Sport, was a 24 lb Maine **** - 13 years old and overweight. He'd been eating Science Diet RD for years - recently switched from dry to canned. Otherwise, we thought he was healthy.

My DH went downstairs earlyt his morning and Sport was meowing at the food bowl as usual, begging to eat. (He didn't feed him - I always do.) DH went up to take a shower and came back down, Sport was lying on the front floormat, dead (like he was sleeping).

Perhaps he had a heart attack - what an awful shock. He was the sweetest most loving cat.

He'd also had a problem with constipation. I'd been giving him pumpkin - one spoonful with his meals. Last night, I gave him a little extra pumpkin - which I'm now worrying about (could this have caused a problem?)

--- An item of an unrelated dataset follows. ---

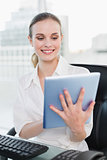 Happy businesswoman sitting at desk using tablet pc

It's so hard to lose him - he was like my child. Now I somehow have to tell my 2 and 5 year old children. He was their favorite...

KC


----------



## Annissa (Dec 9, 2003)

I'm so sorry for your loss. It sounds like you were doing the best for Sport.


----------



## Aonir (Aug 18, 2003)

I'm terrible sorry for your loss..

Have fun at the bridge, Sport!


----------